Geocaching – Orienteering on a grand scale

Geocaching – Orienteering on a grand scale

Image via Wikipedia

Image via Wikipedia

Recently quite a few of the QCCC Outdoor Education staff team has become hooked on Geocaching.

Geocachers are an underground network of people living in your community and every other community in Australia, a network of people from all walks of life who are connected through a common interest.  They often behave suspiciously and you may even have seen some and wondered, but they are essentially safe and you need not fear them.

This hidden network of people are engaging in what can best be described as a giant, worldwide game of hide and seek.  Here’s a Wiki explanation:

Geocaching is an outdoor sporting activity in which the participants use a Global Positioning System (GPS) receiver or other navigational techniques to hide and seek containers, called “geocaches” or “caches”, anywhere in the world. A typical cache is a small waterproof container containing a logbook.


Geocaches are currently placed in over 100 countries around the world and on all seven continents, including Antarctica. After 10 years of activity there are over 1.2 million active geocaches published on various websites devoted to the activity.

For the traditional geocache, a geocacher will place a waterproof container containing a log book (with pen or pencil) and trade items then record the cache’s coordinates. These coordinates, along with other details of the location, are posted on a listing site (see list of some sites below). Other geocachers obtain the coordinates from that listing site and seek out the cache using their GPS handheld receivers. The finding geocachers record their exploits in the logbook and online.
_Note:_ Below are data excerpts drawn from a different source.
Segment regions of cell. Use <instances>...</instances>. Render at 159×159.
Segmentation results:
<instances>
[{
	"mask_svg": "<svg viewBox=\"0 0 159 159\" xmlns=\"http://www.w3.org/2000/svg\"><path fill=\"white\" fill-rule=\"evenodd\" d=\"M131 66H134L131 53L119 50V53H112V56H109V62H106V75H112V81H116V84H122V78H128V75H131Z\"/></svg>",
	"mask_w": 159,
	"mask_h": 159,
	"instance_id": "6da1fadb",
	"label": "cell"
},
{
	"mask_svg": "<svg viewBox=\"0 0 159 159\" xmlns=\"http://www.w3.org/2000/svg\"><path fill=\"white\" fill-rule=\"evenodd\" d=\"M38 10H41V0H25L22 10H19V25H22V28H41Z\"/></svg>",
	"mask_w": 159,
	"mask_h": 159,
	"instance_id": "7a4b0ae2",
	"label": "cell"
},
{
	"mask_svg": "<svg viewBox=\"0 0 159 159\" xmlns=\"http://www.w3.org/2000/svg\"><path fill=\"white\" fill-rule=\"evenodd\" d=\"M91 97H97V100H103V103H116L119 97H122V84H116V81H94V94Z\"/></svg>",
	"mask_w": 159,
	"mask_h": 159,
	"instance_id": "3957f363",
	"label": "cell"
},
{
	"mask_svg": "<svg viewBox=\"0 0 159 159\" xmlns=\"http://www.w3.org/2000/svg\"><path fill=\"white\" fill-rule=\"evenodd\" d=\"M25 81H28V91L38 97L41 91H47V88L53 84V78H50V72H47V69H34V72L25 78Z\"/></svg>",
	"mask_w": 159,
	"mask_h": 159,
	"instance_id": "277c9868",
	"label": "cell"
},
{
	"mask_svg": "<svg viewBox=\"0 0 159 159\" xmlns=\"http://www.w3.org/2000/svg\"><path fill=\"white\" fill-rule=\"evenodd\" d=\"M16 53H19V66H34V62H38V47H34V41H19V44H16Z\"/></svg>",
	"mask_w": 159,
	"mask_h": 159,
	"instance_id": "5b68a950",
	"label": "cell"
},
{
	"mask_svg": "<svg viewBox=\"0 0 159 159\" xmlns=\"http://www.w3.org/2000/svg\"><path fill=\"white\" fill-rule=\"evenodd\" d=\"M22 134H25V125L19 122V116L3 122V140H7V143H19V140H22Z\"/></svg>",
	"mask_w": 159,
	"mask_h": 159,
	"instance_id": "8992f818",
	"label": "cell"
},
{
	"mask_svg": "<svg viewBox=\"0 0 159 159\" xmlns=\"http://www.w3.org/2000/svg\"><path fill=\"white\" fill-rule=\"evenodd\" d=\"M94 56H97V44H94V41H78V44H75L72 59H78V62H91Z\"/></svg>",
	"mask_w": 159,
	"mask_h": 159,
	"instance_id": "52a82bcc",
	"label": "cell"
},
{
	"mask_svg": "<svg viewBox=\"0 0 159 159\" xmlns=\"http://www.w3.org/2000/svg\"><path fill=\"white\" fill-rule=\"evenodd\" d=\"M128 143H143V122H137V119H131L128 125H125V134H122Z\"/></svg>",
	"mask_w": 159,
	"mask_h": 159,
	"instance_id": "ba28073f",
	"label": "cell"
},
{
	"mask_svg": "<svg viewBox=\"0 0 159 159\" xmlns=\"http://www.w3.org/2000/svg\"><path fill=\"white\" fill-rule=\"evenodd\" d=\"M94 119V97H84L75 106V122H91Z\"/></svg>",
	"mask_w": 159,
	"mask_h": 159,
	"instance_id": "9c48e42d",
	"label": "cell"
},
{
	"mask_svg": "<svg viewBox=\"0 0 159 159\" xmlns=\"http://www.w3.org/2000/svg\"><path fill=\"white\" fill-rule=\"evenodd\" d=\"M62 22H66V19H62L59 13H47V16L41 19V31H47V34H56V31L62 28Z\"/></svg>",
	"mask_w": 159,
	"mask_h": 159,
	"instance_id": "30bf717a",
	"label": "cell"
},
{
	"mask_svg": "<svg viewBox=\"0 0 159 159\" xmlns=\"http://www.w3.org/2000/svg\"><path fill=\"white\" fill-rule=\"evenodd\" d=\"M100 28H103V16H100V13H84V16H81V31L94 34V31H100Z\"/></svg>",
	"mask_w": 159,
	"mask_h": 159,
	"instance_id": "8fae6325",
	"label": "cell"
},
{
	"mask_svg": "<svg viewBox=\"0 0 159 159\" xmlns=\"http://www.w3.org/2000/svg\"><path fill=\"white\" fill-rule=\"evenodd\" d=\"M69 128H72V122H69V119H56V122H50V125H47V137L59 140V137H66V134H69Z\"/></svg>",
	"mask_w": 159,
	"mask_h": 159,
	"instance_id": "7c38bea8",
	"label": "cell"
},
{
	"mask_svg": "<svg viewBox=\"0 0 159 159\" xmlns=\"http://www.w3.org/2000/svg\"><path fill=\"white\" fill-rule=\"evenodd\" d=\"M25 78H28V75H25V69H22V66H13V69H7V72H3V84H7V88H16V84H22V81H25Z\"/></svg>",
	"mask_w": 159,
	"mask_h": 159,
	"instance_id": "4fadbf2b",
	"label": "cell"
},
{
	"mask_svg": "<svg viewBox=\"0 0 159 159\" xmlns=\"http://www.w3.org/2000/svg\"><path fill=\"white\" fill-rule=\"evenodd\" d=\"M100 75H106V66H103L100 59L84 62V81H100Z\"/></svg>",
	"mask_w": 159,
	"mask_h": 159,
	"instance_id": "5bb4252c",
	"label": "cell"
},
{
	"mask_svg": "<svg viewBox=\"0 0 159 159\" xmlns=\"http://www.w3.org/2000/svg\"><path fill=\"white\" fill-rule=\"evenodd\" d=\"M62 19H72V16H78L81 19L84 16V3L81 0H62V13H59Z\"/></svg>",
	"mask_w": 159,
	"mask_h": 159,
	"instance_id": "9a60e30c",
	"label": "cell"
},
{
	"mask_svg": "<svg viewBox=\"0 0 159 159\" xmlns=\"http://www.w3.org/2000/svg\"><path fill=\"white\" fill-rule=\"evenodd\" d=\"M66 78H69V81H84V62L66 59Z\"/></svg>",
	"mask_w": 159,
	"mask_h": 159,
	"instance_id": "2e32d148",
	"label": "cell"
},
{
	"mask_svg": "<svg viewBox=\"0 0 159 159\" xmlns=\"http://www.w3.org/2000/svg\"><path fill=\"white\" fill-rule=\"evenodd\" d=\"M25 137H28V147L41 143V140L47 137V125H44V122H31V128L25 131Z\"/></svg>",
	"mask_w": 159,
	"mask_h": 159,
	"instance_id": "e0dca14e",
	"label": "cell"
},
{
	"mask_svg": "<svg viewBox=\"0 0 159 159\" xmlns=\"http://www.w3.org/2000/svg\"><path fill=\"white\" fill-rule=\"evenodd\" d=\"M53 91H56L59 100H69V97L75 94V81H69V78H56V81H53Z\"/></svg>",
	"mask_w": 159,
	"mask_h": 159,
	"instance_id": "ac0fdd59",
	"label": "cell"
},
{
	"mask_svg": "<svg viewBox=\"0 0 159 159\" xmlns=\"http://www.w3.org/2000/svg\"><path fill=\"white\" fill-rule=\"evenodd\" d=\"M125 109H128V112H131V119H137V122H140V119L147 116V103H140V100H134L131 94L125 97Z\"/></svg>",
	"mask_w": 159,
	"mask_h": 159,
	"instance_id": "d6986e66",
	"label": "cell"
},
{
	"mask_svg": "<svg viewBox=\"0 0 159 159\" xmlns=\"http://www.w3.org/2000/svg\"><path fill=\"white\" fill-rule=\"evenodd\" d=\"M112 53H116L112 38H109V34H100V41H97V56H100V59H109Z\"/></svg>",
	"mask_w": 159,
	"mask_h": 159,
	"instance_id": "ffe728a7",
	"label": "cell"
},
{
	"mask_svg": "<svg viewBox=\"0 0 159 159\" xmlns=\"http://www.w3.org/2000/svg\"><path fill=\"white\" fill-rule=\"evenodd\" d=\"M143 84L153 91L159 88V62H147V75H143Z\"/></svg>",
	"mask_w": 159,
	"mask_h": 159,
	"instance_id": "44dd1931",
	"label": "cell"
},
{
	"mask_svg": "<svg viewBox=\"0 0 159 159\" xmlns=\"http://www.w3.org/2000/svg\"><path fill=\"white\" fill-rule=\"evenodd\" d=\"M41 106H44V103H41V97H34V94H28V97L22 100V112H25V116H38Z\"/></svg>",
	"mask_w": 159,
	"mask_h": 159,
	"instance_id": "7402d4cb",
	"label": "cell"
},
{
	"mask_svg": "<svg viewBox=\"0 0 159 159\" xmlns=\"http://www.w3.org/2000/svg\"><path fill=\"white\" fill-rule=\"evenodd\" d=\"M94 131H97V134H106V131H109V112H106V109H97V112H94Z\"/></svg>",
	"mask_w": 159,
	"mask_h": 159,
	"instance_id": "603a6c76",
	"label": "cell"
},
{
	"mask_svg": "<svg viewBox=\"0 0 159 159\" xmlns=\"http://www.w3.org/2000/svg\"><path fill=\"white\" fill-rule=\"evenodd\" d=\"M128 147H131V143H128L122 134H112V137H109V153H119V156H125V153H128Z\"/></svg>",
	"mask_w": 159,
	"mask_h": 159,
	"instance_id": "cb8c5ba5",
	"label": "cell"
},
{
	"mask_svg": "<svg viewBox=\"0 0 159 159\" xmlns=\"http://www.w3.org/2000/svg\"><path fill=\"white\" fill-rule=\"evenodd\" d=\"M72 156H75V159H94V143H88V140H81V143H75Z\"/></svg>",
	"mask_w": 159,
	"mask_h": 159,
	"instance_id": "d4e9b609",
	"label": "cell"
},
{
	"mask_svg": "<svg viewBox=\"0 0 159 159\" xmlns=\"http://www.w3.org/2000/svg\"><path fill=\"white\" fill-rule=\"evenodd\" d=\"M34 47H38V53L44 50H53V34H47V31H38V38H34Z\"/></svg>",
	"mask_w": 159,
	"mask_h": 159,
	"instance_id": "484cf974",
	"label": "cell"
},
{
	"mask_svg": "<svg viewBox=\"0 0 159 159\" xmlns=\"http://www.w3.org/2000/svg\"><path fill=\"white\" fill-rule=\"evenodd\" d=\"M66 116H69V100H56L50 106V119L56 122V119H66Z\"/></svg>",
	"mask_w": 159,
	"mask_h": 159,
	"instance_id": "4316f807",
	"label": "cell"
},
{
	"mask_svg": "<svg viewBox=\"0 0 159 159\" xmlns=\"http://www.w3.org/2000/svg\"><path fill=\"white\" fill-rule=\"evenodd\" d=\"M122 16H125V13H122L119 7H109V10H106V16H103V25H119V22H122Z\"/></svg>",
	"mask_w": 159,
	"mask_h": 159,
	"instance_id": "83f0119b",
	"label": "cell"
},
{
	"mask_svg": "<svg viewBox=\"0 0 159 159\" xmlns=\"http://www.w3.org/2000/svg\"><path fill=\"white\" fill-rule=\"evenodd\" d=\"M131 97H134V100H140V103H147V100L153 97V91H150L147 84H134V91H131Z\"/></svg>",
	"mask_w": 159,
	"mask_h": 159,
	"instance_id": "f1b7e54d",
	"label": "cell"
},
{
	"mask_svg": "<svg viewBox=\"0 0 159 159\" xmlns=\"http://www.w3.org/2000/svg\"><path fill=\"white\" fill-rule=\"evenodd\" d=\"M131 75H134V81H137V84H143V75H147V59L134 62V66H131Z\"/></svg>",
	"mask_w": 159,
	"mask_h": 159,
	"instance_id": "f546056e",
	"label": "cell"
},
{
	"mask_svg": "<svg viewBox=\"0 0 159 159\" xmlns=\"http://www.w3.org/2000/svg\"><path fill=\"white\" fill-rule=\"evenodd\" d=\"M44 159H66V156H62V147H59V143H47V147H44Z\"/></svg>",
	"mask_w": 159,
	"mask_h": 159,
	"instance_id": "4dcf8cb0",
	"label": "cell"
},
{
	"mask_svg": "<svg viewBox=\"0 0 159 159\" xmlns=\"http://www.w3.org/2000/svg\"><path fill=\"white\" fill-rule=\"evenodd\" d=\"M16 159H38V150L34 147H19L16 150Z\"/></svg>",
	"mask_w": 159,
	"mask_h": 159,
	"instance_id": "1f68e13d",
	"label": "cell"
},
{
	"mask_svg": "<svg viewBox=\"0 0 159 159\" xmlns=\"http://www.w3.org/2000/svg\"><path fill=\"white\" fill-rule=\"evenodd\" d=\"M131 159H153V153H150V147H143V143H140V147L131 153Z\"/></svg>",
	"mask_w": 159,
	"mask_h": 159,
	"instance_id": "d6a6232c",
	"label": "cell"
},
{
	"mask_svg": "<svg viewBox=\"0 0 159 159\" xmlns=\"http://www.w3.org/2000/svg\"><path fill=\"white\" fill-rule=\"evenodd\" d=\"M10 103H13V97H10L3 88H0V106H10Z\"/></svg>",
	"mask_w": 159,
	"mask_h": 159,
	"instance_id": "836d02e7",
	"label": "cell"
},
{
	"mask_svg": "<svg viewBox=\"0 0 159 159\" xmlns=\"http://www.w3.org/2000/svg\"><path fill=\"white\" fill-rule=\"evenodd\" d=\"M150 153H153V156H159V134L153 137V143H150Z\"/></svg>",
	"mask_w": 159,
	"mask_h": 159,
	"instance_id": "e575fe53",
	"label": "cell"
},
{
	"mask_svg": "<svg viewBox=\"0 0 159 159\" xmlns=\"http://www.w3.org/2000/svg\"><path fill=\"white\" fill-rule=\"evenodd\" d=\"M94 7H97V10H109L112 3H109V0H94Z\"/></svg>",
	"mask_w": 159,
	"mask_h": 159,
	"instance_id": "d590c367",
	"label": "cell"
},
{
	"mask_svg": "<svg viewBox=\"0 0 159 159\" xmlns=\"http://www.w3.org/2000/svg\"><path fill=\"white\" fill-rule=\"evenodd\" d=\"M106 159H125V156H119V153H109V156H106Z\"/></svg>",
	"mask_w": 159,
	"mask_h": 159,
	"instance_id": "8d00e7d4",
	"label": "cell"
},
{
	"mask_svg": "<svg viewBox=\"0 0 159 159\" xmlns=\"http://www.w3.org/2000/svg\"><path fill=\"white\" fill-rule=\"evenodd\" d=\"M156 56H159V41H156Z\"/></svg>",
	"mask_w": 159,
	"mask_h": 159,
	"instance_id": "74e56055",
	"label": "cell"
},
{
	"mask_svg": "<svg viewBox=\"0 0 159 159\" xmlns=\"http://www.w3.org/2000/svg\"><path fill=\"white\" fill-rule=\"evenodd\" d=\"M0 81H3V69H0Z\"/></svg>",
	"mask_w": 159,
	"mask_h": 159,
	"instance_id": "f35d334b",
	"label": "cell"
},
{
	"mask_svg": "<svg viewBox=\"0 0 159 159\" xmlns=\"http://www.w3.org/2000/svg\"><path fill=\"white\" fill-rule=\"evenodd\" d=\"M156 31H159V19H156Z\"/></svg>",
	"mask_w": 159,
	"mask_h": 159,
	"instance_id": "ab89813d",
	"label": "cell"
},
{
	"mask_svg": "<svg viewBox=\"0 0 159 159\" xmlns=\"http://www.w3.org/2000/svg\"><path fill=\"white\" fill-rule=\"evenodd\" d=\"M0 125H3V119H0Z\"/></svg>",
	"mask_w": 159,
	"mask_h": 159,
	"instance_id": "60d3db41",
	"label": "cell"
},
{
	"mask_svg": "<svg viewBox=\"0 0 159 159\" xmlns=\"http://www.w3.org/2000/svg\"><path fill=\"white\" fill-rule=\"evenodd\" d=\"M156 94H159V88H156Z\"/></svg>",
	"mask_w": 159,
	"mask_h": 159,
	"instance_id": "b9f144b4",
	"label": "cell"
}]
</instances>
Geocachers are free to take objects (except the logbook, pencil, or stamp) from the cache in exchange for leaving something of similar or higher value.
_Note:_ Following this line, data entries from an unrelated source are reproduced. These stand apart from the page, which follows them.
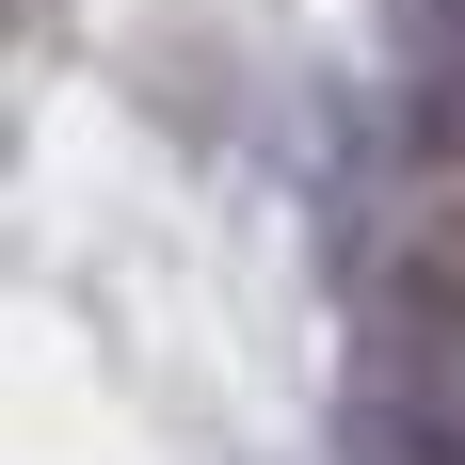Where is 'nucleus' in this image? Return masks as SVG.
<instances>
[{
	"label": "nucleus",
	"mask_w": 465,
	"mask_h": 465,
	"mask_svg": "<svg viewBox=\"0 0 465 465\" xmlns=\"http://www.w3.org/2000/svg\"><path fill=\"white\" fill-rule=\"evenodd\" d=\"M385 322H401V353L465 370V209H450V225H418L401 257H385Z\"/></svg>",
	"instance_id": "obj_2"
},
{
	"label": "nucleus",
	"mask_w": 465,
	"mask_h": 465,
	"mask_svg": "<svg viewBox=\"0 0 465 465\" xmlns=\"http://www.w3.org/2000/svg\"><path fill=\"white\" fill-rule=\"evenodd\" d=\"M401 16H418V48H433V64H465V0H401Z\"/></svg>",
	"instance_id": "obj_3"
},
{
	"label": "nucleus",
	"mask_w": 465,
	"mask_h": 465,
	"mask_svg": "<svg viewBox=\"0 0 465 465\" xmlns=\"http://www.w3.org/2000/svg\"><path fill=\"white\" fill-rule=\"evenodd\" d=\"M337 465H465V385H450V370H385V385H353Z\"/></svg>",
	"instance_id": "obj_1"
}]
</instances>
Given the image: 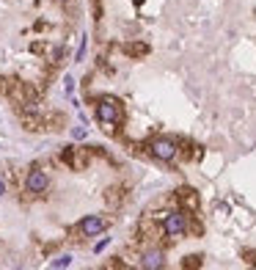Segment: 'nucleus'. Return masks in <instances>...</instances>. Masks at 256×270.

No doubt all around where you live and where you travel to on a daily basis there are Geocaches that are hidden and if you are observant enough there are people either placing them or trying to find them.  You can usually notice a Geocacher because they will be staring at cracks in the wall, looking through a garden bed or looking underneath signs, banisters or anywhere where a crafty concealment is possible.

At its heart Geocaching is very similar to one of the most popular activities offered at QCCC Mapleton – orienteering.  Our Outdoor Education team has delivered orienteering for many years and introduced thousands of people to the basics of map reading, following a compass and using both to steer themselves around the Mapleton campus in search of waypoints.  The same basics are what is required to be an effective geocacher, and it’s addictive.

One of the great strengths of outdoor education is the ability to teach life skills in very practical ways.  Some suggest the onset of in-car GPS systems will diminish the map-reading skills of the next generation.  But we also see many kids get really excited about orienteering when they’re on our camps and we’re confident they’re remembering those skills for when they’re needed.  Dovetailing it into geocaching might be precisely the thing they need to keep their new-found knowledge sharp long after they leave our campuses!